Don’t get emotional, but this is our last blog post of 2016. I trust that the forthcoming festivities will provide a much needed distraction, given the upcoming weeks without this blog.
In my time assessing the Australian residential property market I’ve realised the importance of sentiment to the performance of a market, and the degree to which ‘news’ media dictates that sentiment.

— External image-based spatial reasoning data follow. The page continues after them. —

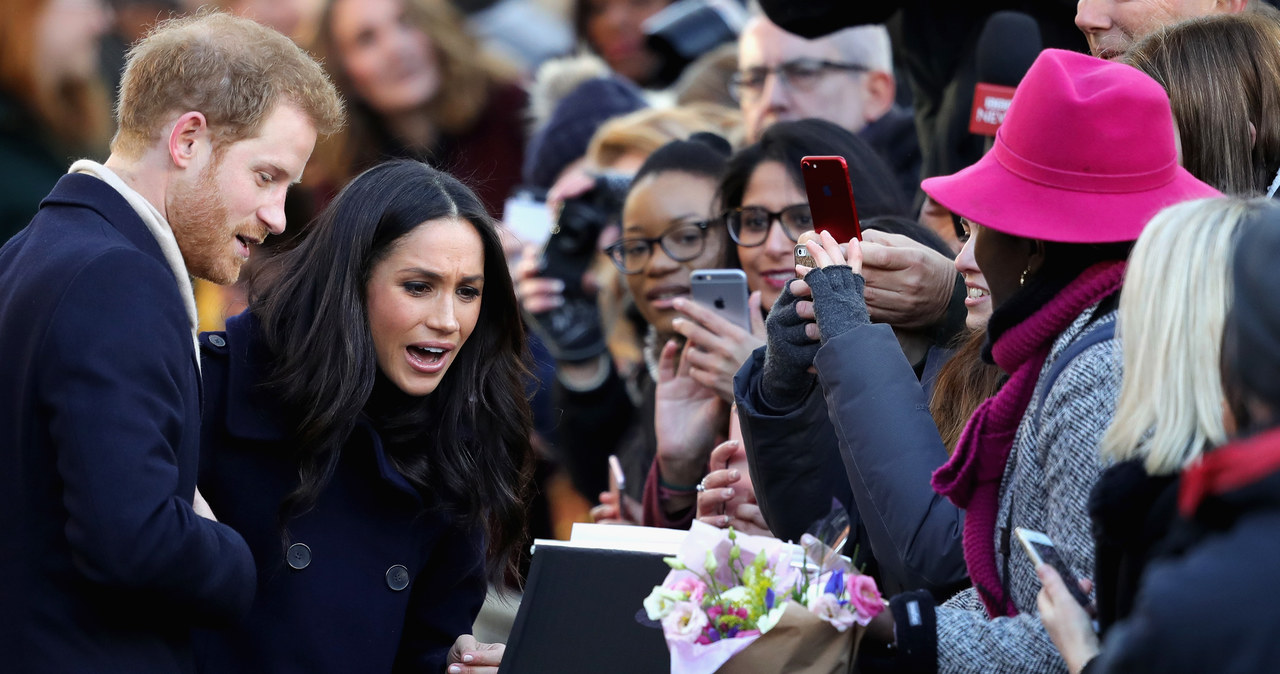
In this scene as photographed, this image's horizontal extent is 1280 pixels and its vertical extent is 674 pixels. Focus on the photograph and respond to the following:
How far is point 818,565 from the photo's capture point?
212cm

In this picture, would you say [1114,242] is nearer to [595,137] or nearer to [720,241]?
[720,241]

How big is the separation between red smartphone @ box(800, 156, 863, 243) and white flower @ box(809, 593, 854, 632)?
1001 mm

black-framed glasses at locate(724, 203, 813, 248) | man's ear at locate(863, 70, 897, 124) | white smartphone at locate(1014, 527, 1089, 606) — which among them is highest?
white smartphone at locate(1014, 527, 1089, 606)

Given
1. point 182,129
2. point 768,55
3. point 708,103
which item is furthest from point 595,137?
point 182,129

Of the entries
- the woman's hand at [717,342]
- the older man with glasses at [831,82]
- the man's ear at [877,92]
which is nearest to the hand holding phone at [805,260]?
the woman's hand at [717,342]

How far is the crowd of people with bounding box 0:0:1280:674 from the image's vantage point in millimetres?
1689

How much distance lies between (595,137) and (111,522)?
13.1 feet

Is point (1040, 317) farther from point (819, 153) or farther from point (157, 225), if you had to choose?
point (819, 153)

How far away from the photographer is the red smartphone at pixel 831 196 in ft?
9.11

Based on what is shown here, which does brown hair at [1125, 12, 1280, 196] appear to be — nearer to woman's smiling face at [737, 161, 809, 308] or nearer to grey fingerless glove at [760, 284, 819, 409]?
grey fingerless glove at [760, 284, 819, 409]

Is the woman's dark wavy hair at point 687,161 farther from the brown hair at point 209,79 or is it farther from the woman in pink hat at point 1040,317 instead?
the woman in pink hat at point 1040,317

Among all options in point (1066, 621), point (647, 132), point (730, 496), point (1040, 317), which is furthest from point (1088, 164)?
point (647, 132)

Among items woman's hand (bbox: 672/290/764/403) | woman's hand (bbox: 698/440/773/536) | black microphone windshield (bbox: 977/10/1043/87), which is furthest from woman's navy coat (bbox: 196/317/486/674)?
black microphone windshield (bbox: 977/10/1043/87)

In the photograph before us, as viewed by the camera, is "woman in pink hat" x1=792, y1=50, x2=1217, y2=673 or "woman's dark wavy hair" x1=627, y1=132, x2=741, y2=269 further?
"woman's dark wavy hair" x1=627, y1=132, x2=741, y2=269
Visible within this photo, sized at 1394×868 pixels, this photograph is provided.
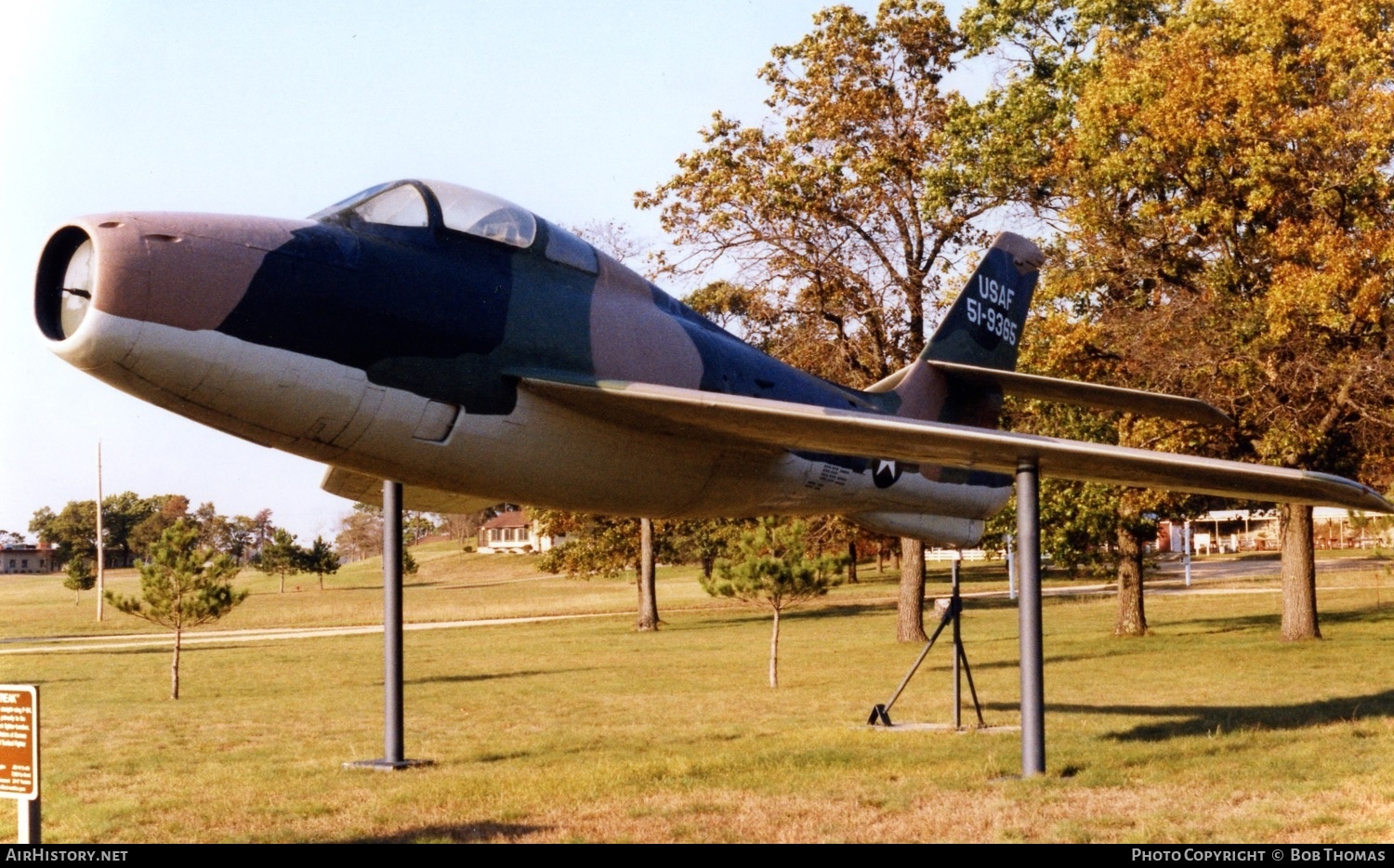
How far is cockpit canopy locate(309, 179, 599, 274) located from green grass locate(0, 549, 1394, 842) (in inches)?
177

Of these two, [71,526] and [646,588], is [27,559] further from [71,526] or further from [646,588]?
[646,588]

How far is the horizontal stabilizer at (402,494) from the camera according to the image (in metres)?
12.5

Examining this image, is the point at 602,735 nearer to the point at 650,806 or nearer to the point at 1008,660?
the point at 650,806

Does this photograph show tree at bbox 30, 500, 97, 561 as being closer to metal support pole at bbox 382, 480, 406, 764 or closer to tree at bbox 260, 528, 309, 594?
tree at bbox 260, 528, 309, 594

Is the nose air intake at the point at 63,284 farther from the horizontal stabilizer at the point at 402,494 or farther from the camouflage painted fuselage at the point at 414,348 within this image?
the horizontal stabilizer at the point at 402,494

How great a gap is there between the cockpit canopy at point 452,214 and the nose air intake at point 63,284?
5.90 ft

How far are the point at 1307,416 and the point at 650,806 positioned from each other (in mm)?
20512

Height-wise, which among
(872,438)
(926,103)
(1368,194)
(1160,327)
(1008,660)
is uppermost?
(926,103)

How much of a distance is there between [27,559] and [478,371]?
145m

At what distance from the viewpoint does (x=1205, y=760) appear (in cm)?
1255

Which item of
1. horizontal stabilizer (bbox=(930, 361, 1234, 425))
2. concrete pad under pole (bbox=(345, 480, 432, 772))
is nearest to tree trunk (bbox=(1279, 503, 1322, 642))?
horizontal stabilizer (bbox=(930, 361, 1234, 425))

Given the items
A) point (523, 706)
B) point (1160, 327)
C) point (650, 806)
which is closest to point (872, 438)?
point (650, 806)

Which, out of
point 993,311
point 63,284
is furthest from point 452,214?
point 993,311

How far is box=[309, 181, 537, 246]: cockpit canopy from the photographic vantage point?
9.33m
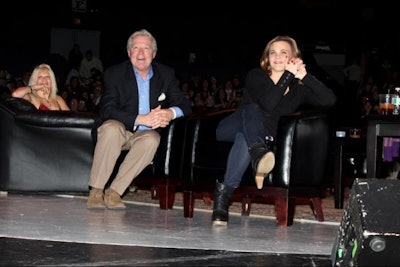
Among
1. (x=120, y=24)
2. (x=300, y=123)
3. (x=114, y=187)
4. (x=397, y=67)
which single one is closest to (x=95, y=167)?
(x=114, y=187)

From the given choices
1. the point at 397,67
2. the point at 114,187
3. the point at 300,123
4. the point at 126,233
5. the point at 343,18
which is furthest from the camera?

Over the past few months we’ve been busy compiling performance data on property we approved in Sydney back in 2009. Part of that process involved trawling through settlement valuations. Here’s just one of the many examples we uncovered:
In 2009 we settled an apartment project in Parramatta:
- Two bedroom apartments were $450,000, a price our research indicated was fair market value
- Apartments were large, averaging in excess of 85 square metres
- Settlement valuations averaged $420,000 – 6% below our assessment
In addition, the valuation firm noted:
- At present, we note a considerable amount of medium density development within the Parramatta CBD. The well-publicised state of the residential market in western Sydney has further dampened demand
- In general terms, there appears to be a large supply of new residential units with little evidence of the supply being absorbed in the immediate future
- We consider that if the unit was to be resold in the medium term, there is a higher than average risk that value may fail to achieve its advised purchase price
Sound familiar? Here’s a headline from October 2016. You can’t make this stuff up!
I wondered why I was feeling a sense of déjà vu in 2016!
Here’s the kicker: between 2009 and 2016, the value of these properties increased by $250,000, that’s a return on investment (your 10% deposit) of 455%. Now that’s a positive way to end the year!
From the team at Blue Wealth, have a happy and safe Christmas and New Year!